◆ TASK OBJECTIVE ◆
From the forum thread about a pressure washing business for sale, output the stretch from "# You guys got" through "this slip by........" word for word.

═════ DOCUMENT SECTION ═════

# You guys got to see this...



## Kelly Painting (Apr 17, 2007)

http://worcester.craigslist.org/bfs/787614840.html

Here's your chance to own a real pressure washing business..
don't let this slip by........


----------



## timhag (Sep 30, 2007)

:laughing::laughing: Dude had a really big business going on there. Wish I had the money, would buy in a heart beat.


----------



## plainpainter (Nov 6, 2007)

Another toothless ***** going out of business, good riddance. Now he has left a legacy of $99/house wash customers that have to be re-educated as to the true value of pressure washing services.


----------



## Kelly Painting (Apr 17, 2007)

Do you think he'll sell his client list?


----------



## timhag (Sep 30, 2007)

Kelly Painting said:


> Do you think he'll sell his client list?


To tell the truth, I really don't think he ever had a client list. :no:


----------



## ewingpainting.net (Jun 2, 2008)

═════ DATA FOR REVIEW ═════

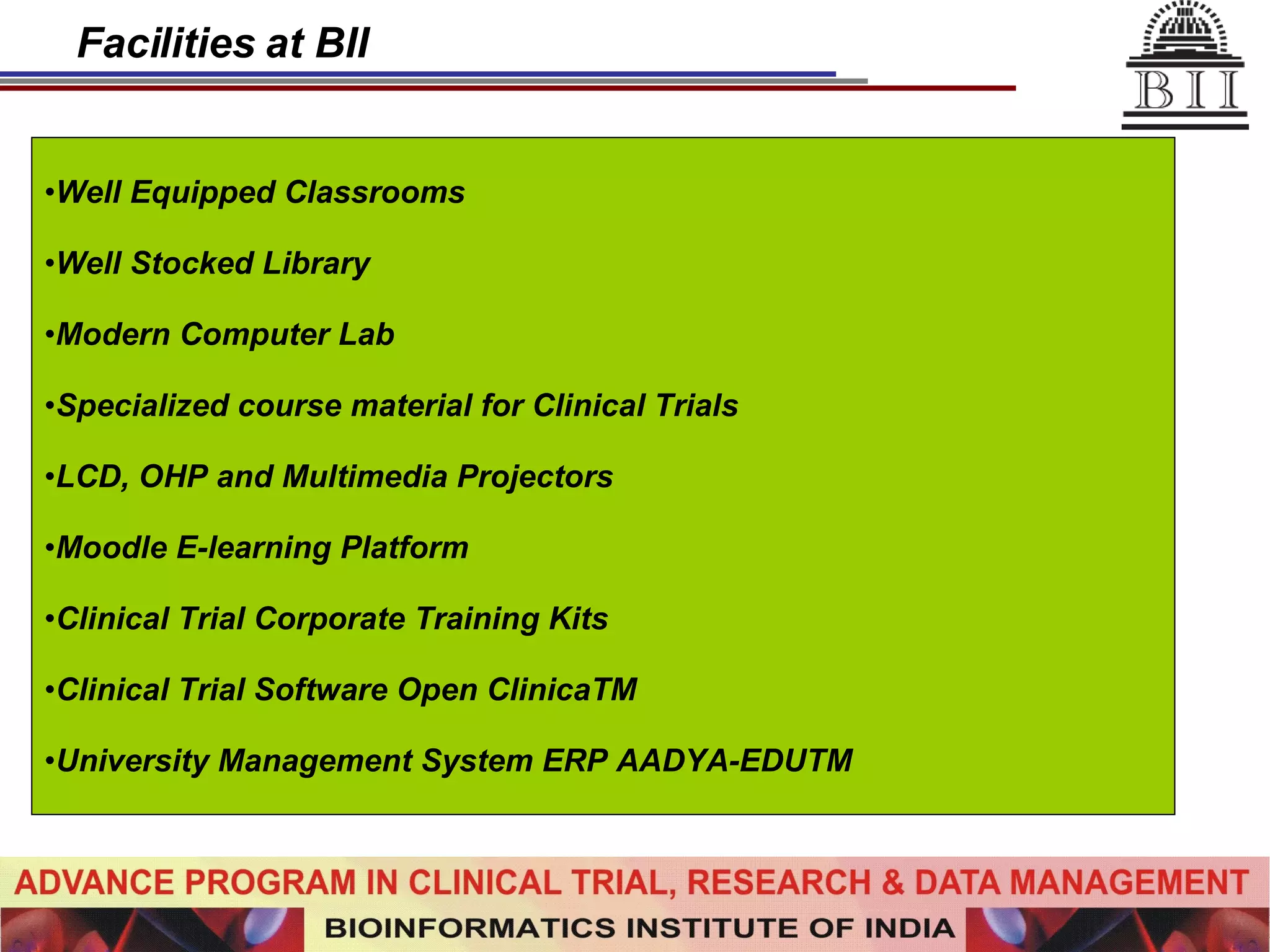 Facilities at BII

BII

•Well Equipped Classrooms

•Well Stocked Library

•Modern Computer Lab

•Specialized course material for Clinical Trials

•LCD, OHP and Multimedia Projectors

•Moodle E-learning Platform

•Clinical Trial Corporate Training Kits

•Clinical Trial Software Open ClinicaTM

•University Management System ERP AADYA-EDUTM

ADVANCE PROGRAM IN CLINICAL TRIAL, RESEARCH & DATA MANAGEMENT

BIOINFORMATICS INSTITUTE OF INDIA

═════

◆ EXERCISE OUTPUT ◆
# You guys got to see this...



## Kelly Painting (Apr 17, 2007)

http://worcester.craigslist.org/bfs/787614840.html

Here's your chance to own a real pressure washing business..
don't let this slip by........